Study text.
========
Jigsaw Health supports healthy pickleball play

BY Christina Fuoco-Karasinski

Patrick Sullivan Jr. and Ashley Leroux started playing pickleball in 2018 and quickly became addicted.

Enjoying the sport so much, the couple incorporated it into their business, Jigsaw Health, a North Scottsdale-based vitamin and supplement company. Launched earlier this year, Pickleball Cocktail is designed to reduce cramping and increase hydration in pickleballers.

Pickleball Cocktail is a sugar-free, orange-flavored electrolyte powder containing 800 mg of potassium, roughly the equivalent of two bananas. The formula was created by Sullivan Jr.’s dad, Patrick Sullivan.

“We use a combination of stevia and monk fruit, two natural sweeteners,” Leroux says. “There are no sugar alcohols, so people won’t have tummy problems.”

It also includes dimagnesium malate, an energizing form of magnesium, as well as sodium chloride to keep pickleballers hydrated, energized and free from cramps.

“Most players don’t realize there are actually two types of muscle cramps,” says Leroux, the business development manager at Jigsaw Health. “If you start cramping during a game, that’s a sign that your body is low in potassium. If you cramp up in the middle of the night, that’s a sign your body is low in magnesium. Jigsaw Pickleball Cocktail addresses both of these concerns.”

Nearly 80% of the population is deficient in magnesium, company literature says. The couple believes it’s due to a lack of education on magnesium. Since 2005, Jigsaw Health has been developing science-based dietary supplements with a focus on magnesium featuring sustained release technology, which controls the release of active ingredients so absorption can happen over time. So, MagSRT was created.

MagSRT was evaluated in the Scottsdale magnesium study, a placebo-controlled, human clinical trial of 91 participants. The study measured serum magnesium, red blood cell, magnesium and magnesium deficiency symptoms. The results were published in the peer-reviewed Journal of the American College of Nutrition.

Sullivan Jr. and Leroux began playing pickleball in the summer of 2018 in Flagstaff. Sullivan Jr. has a background in tennis, but Leroux previously hadn’t picked up a racquet. The Fountain Hills couple were 41 and 35, respectively.

After Sullivan created the products, the couple hit the ground running, so to speak, handing out samples to pickleballers on courts around the Valley.
========
Questions on the material.
- A) According to the article on Jigsaw Health's pickleball drink, how much potassium does Pickleball Cocktail contain?
- B) Proceed with the article on Jigsaw Health's pickleball drink from the point where it stops.

Saved entries.
========
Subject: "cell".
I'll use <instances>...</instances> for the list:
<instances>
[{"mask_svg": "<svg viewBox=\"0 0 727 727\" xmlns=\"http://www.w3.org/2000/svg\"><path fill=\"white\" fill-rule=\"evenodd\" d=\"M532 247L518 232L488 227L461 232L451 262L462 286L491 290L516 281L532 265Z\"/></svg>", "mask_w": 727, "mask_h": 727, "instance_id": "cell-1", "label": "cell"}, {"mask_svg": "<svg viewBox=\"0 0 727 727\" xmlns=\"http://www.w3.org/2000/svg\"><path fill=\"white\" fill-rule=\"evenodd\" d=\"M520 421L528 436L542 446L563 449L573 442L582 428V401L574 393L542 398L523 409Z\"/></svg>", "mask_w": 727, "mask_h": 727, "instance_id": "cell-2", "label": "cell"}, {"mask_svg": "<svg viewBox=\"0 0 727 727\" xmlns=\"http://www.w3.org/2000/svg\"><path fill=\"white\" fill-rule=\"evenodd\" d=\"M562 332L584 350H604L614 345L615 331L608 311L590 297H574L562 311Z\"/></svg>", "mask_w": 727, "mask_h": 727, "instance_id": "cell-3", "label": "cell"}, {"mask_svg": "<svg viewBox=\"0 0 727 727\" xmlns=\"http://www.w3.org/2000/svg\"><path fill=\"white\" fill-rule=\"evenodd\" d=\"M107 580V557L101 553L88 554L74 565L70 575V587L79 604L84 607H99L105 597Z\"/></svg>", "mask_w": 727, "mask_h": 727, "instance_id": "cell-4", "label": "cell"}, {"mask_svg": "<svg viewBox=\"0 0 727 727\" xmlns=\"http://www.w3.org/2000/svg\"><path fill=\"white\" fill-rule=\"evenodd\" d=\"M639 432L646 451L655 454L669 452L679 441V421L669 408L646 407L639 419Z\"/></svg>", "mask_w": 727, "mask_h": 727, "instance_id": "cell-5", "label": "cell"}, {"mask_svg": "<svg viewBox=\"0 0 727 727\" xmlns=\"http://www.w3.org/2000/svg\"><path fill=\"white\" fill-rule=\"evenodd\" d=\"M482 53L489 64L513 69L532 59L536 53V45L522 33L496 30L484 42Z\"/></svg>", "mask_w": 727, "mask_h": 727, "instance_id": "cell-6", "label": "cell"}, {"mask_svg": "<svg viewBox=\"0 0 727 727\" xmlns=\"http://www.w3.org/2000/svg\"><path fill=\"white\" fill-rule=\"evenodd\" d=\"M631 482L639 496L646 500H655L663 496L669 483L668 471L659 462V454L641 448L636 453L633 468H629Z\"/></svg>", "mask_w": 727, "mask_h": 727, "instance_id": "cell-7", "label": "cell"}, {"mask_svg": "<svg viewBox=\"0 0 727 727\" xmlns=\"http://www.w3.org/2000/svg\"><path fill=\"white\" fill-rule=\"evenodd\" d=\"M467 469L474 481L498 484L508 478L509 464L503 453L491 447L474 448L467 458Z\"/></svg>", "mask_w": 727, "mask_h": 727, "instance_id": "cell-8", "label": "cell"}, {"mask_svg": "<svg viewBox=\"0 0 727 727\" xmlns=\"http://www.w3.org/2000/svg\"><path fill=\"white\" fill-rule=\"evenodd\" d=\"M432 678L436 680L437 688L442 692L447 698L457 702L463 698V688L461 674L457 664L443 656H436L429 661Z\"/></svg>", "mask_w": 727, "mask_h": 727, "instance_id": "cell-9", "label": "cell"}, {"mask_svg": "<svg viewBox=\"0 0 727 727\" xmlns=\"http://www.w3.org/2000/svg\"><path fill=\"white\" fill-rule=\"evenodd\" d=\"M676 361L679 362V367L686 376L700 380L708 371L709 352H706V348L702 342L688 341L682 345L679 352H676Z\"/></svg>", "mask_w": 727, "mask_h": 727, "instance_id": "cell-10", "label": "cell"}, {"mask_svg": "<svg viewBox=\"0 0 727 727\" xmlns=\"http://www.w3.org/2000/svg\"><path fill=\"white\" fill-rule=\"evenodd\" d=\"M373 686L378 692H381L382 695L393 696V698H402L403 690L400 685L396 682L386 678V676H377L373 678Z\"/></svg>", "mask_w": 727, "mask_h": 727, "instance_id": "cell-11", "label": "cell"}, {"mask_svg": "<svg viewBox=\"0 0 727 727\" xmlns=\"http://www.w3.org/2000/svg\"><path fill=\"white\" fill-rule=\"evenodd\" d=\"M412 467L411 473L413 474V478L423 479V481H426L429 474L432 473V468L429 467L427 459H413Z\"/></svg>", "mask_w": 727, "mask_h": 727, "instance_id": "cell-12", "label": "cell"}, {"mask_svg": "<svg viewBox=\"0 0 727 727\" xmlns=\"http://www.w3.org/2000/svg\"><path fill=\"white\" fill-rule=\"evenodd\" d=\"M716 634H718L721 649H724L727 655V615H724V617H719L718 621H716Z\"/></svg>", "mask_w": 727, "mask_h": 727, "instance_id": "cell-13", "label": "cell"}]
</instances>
========
Results of the exercise.
- A) It contains 800 mg of potassium, roughly the equivalent of two bananas.

- B)
“People really like it,” says Sullivan Jr., the chief entertainment officer. “We have so many friends hooked on it.”

Sullivan Jr. and Leroux took their love of pickleball a step further and sponsored seven of the world’s top pros, all of whom have been featured in the company’s “We Love Pickleball, Too,” commercials. Recently, they constructed a pickleball court at its headquarters.

Pickleball has seen a 650% increase in player numbers over the past seven years, according to USA Pickleball Association, and boasts more than 3 million players worldwide. The paddleball sport combines elements of tennis, badminton and table tennis. While anyone can play, the sport is especially popular with active people 60 years and older; however, the largest growth contingency has been with middle-aged participants.

“One of the great things about pickleball for the baby boomer generation who may have played tennis or racquetball is that they’re immediately decent players,” he says.

“It’s on a smaller court, so the ball doesn’t bounce as high. You don’t have to run around as much. It allows people to get into competitive sports without a large number of injuries.”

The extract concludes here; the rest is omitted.